To fill the gap, here are some musings based on personal experience and anecdotal evidence, heard or observed during literally thousands of nights out witnessing (and frequently but not always enjoying) the medium that we love.

For many, the attraction of theatre is the expectation that each upcoming show will prove to be the perfect viewing experience. In reality, this is only likely to happen at best 1% of the time but on those rare occasions it proves sublime and would make anyone want to come back.

The constituent parts can vary considerably. Sometimes, the storyline is so strong that it proves irresistible. It might also challenge preconceptions and generate intellectual stimulation that is hard to find in such a well-presented package elsewhere. Occasionally, the message can even be so powerful that it literally changes your life forever.

Using a completely different scale, laughing constantly for a couple of hours is like medicine, though occasionally the effort can almost make you ill, such are the mysteries of the human make-up. Then there are those plays that have a visceral impact which is almost impossible to explain but leaves viewers feeling uplifted.

Moving on from the play itself, the best directors can make work far greater than the sum of its parts. Sometimes, it is easy enough to identify considerable weaknesses in an underlying work while still enjoying a superlative production that lives pleasurably in the memory long after the final curtain has come down. Actors can hit you with a similar impact, one or two of the very best having the kind of stage presence that can be totally mesmerising even when they are reading the metaphorical phone book.

While many readers will be able to identify with and confirm that they are looking for similar elements when they plan a night out at the theatre, we must all recognise that every human being is different.

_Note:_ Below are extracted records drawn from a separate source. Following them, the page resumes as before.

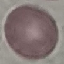
Summary:
  - Malaria status: uninfected
  - Stain: Giemsa
  - Capture: smartphone camera at the microscope eyepiece
  - Image type: automatically extracted cell patch, resized to 64 × 64 pixels
  - Preparation: thin smearAssess the morphology of the erythrocytes.
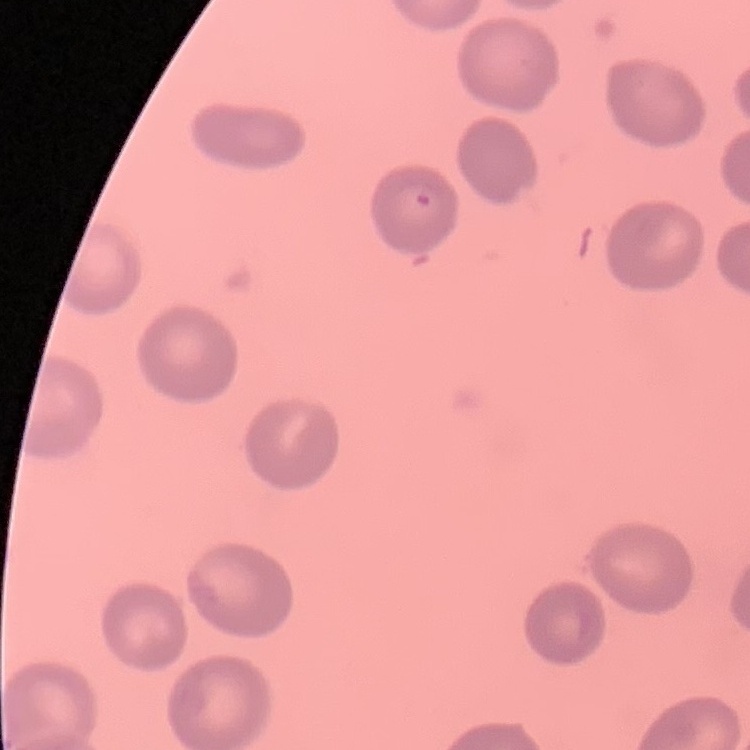
They show no rouleaux formation.

Field's or Giemsa stain. Thin peripheral smear. One tile cut from a larger photomicrograph.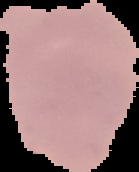

The area outside the segmented cell region is set to black. From a thin blood film. Image is 139×172 pixels. Malaria status: uninfected.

Some love the idea of seeing something completely fresh and new, while others regard avant-garde theatre as anathema. Nowadays, the word “performance” is often used to distinguish text-based plays from work that might have little surface meaning but, inexplicably to many, pleases those who have produced it and their voluble followers.

At the other end of the scale, we must all have friends or relations who are completely addicted to jukebox musicals. Indeed, in some cases it may be a single jukebox musical that they have visited 10 or 20 times, which will sound like torture to the rest of us.

It was undoubtedly a motivating force in the past, but nowadays, star casting is becoming increasingly important as a marketing tool but also a way of attracting in the kind of audiences who would not traditionally have been seen dead in a theatre.

This leads to strange incongruities, particularly when screen stars with little or no stage experience attempt to take on the classics. While there is no particular reason why somebody who has made his, her or their name in one medium should not be equally adept in another, it has to be said that empirical evidence generally proves this theory to be somewhat optimistic.

Shakespeare, Gogol and others have posthumously witnessed big names trashing their work in the name of populism and one must imagine that they will not have been grateful. While that may be the case, drooling fans of underpowered stars will not care a jot.

Other regular adherents to theatres up and down the country merely love the experience of sitting in a packed audience seeing real people on stage performing for their benefit. They almost literally don’t care what they are watching or, in some cases, sleeping through. Come the end of the evening, the latter group will wake up and perk up, enthusing about something that they have relatively quietly snored through, much of the annoyance of their fellows.

There are almost certainly other categories of theatregoer who have slipped the mind but what we all have in common is a desire to see this medium prosper in the future, overcoming and helping us to forget this pandemics, wars and cost of living crises.